Now consider: during this hard thinking segment, does it ever look like the detective is having fun? Is he smiling broadly, waving at hot chicks and little old ladies? Is he having a grand time? Party central?


But wait- this is the detective’s passion, he’s at his best when he’s thinking. Solving crime is his life's purpose!

And yet he's not enjoying every single second of the experience?

It looks like torture.

Thinking is not glamorous in the art world either. You could play tick-tock music 2-3 days a week in my studio.

But it’s necessary.

While you're fiddling on a violin or coloring really bad noses on beautiful stamp images, your brain is making the necessary connections to save the day.

Really bad coloring is what you do with your hands while your brain is learning. It isn't fun but it's essential to the growth process.

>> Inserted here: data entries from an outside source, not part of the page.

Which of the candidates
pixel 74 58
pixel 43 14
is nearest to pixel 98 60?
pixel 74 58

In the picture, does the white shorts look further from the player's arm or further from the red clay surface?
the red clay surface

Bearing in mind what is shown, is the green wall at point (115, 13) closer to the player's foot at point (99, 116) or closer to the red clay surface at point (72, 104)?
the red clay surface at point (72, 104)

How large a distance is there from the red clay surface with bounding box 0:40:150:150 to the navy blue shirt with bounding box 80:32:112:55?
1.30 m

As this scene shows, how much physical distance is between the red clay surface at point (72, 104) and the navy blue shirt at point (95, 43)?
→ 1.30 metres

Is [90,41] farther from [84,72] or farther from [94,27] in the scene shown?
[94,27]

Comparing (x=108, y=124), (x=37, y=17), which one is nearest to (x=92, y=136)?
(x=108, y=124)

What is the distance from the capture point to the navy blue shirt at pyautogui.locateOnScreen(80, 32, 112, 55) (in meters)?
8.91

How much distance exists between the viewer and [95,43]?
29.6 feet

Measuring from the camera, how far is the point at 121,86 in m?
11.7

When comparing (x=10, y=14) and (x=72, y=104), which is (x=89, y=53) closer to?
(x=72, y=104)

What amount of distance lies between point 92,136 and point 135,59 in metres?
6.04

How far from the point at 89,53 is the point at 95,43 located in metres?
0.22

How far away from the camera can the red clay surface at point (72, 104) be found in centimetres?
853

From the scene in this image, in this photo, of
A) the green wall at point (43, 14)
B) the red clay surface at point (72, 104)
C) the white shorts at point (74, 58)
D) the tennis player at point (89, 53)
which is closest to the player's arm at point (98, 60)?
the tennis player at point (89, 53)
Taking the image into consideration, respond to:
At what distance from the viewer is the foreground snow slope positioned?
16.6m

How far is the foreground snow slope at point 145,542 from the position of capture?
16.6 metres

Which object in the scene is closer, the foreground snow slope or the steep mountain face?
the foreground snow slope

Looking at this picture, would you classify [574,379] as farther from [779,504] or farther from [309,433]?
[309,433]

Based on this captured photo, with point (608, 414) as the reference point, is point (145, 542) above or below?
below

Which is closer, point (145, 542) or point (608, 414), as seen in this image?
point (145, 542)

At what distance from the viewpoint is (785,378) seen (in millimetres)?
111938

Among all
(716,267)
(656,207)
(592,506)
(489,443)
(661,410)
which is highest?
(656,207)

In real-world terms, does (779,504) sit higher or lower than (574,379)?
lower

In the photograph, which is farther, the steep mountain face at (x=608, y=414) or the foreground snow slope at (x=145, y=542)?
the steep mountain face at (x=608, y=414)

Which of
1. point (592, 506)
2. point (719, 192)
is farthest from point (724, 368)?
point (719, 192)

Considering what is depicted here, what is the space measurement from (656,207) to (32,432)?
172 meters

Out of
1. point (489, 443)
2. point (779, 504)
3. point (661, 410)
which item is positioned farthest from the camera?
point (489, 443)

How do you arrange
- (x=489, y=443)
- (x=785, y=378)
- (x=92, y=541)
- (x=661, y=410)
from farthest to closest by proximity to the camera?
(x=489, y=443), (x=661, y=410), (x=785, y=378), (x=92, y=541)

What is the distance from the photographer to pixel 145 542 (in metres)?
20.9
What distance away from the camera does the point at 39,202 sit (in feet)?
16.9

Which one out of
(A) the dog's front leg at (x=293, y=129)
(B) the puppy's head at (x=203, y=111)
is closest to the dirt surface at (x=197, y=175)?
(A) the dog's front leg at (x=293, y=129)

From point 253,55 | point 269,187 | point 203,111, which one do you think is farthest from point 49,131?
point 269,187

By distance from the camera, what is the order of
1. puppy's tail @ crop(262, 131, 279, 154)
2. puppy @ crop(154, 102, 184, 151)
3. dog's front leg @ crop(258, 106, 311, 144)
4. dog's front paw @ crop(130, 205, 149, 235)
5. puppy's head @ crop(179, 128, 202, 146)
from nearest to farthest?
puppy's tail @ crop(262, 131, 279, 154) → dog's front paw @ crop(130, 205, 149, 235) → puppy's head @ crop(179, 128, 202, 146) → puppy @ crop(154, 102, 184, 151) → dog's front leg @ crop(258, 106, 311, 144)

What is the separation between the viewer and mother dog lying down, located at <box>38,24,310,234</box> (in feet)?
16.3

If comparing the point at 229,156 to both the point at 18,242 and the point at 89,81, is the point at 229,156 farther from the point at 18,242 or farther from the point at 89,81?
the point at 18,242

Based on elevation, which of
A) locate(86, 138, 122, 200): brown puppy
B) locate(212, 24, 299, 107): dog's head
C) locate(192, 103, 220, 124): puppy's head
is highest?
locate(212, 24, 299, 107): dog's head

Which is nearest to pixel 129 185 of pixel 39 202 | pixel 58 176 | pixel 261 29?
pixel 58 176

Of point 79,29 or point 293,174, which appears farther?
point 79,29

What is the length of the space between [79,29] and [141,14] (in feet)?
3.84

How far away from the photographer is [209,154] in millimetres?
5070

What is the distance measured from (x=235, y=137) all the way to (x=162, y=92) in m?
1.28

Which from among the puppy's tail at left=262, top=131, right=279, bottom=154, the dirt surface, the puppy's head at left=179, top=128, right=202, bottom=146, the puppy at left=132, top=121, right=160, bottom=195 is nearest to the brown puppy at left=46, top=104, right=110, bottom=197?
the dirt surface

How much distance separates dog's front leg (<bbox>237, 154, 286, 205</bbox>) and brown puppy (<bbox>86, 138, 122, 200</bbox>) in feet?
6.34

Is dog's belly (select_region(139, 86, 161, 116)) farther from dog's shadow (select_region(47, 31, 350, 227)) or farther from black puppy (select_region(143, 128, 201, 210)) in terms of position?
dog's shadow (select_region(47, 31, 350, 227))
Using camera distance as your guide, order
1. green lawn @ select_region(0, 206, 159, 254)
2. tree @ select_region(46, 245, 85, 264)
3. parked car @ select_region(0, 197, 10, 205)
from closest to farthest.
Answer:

And I get it. It's totally unfair that half your brain is solving the crime while the other half is berating you for being a complete and total idiot.

But that's part of being human.


oh, the sweet relief that comes when you finally make a break through!

When your hand finally gets it right you want to show your project to the whole world- your husband, your dog, your best friend, the garbage man. "Hey world, look at what I did!" 

Your mean old brain? That’s what pushed you to this glorious point! It's the motivating factor. It beat you up for days (or months) and had you on the brink of depression in order to drag your butt over the finish line.

And now you'll have a few months of quiet, self-satisfaction until the process begins anew; when the tick-tock music starts knocking around in your noggin again...

"Dang, my coloring really stinks!"

You have to ride the cycle and push through the dark days. This is the learning process.

You will see marked improvement the morning after the storm.


But not if you quit and take up basket weaving

When you're beating yourself up the worst, when your pants don't fit anymore, when you feel like ditching it all for a hobby collecting Romanian minor league baseball cards... that's the clue that you're on the verge of upping your entire game.

Stick with it. It's coming.

The dues hurt but the prize is worth it.